→ **Required action**:
The output is a word-for-word repeat of the listing below, free of images.

→ **Raw data**:
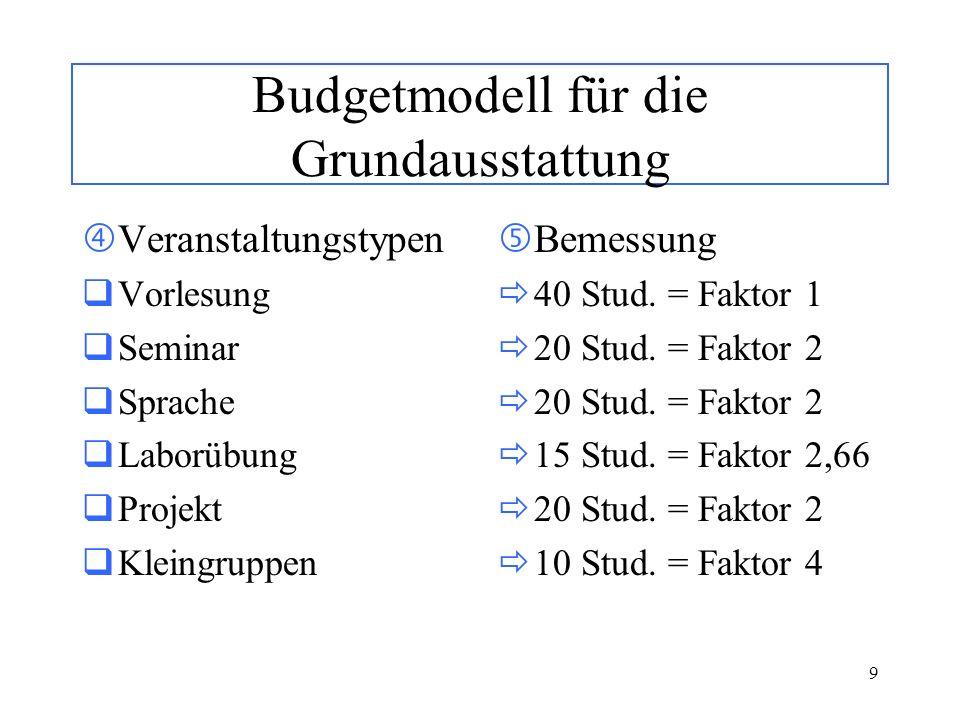 9 Budgetmodell für die Grundausstattung Veranstaltungstypen Vorlesung Seminar Sprache Laborübung Projekt Kleingruppen Bemessung 40 Stud. = Faktor 1 20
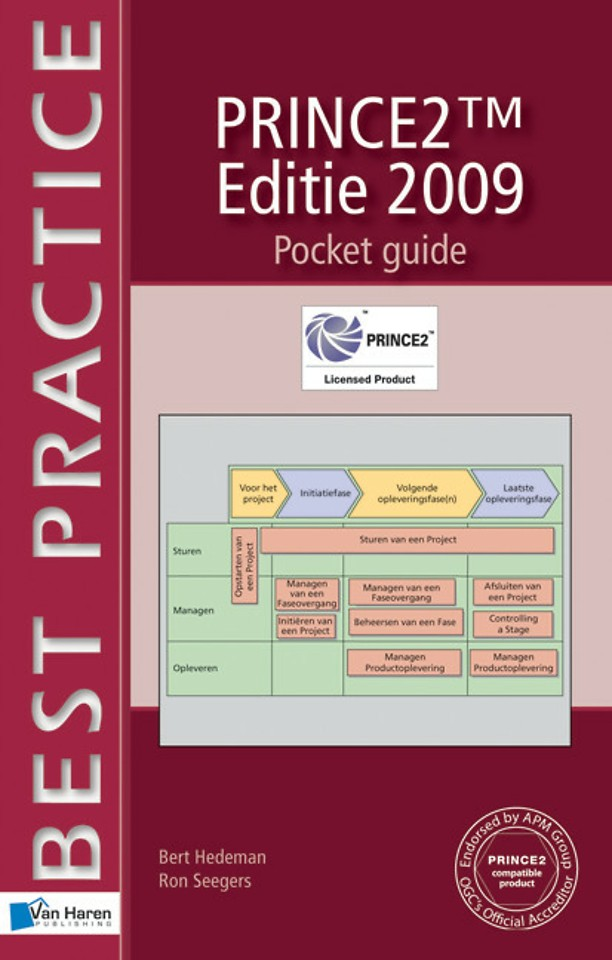 PRINCE2 Editie 2009 (Pocket Guide)
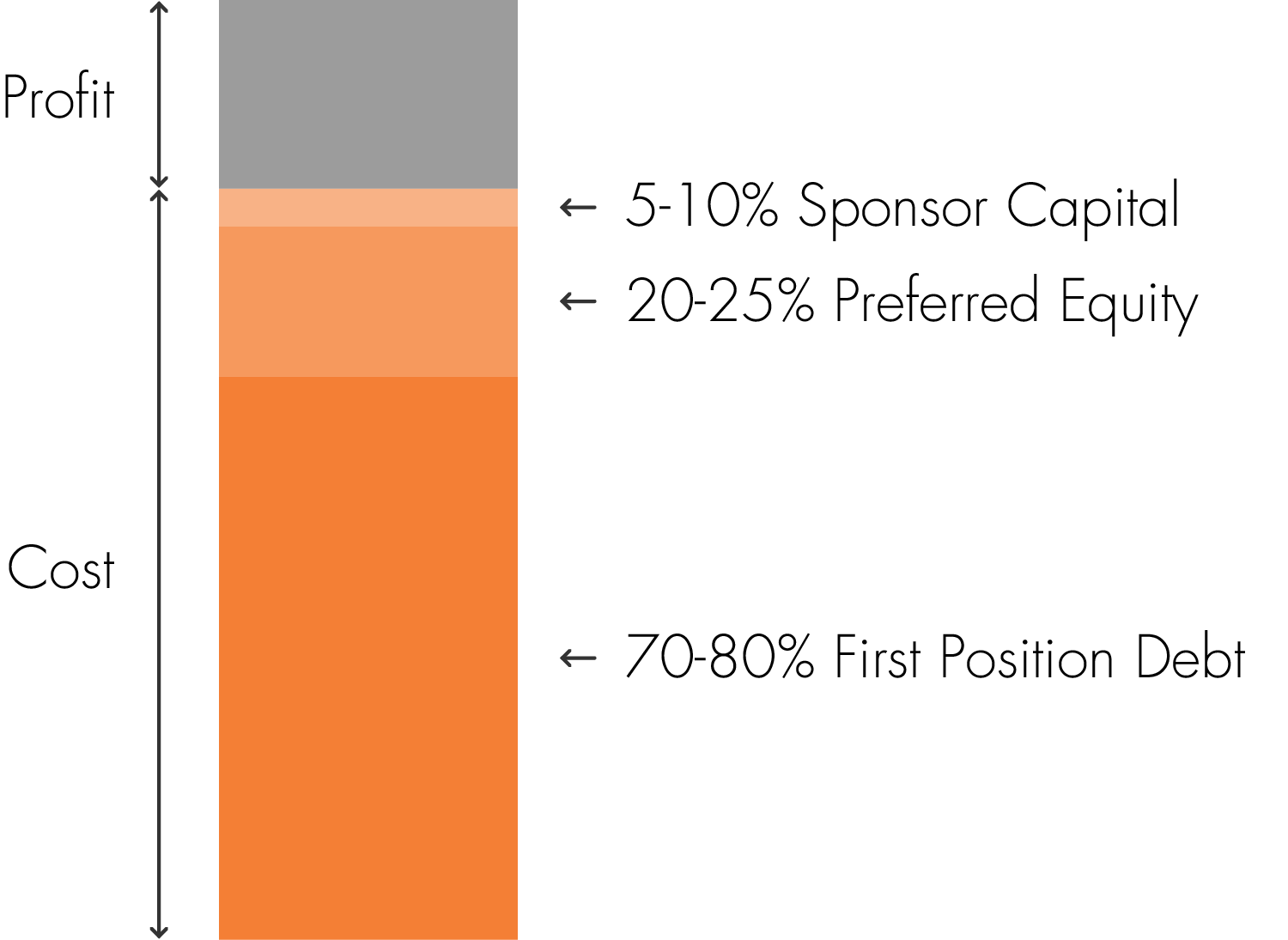 Graph showing cost to profit ratio. 70-80% fist position debt; 20-25% Preferred Equity, 5-10% Sponsor Capital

→ **Exercise output**:
 9 Budgetmodell für die Grundausstattung Veranstaltungstypen Vorlesung Seminar Sprache Laborübung Projekt Kleingruppen Bemessung 40 Stud. = Faktor 1 20
 PRINCE2 Editie 2009 (Pocket Guide)
 Graph showing cost to profit ratio. 70-80% fist position debt; 20-25% Preferred Equity, 5-10% Sponsor Capital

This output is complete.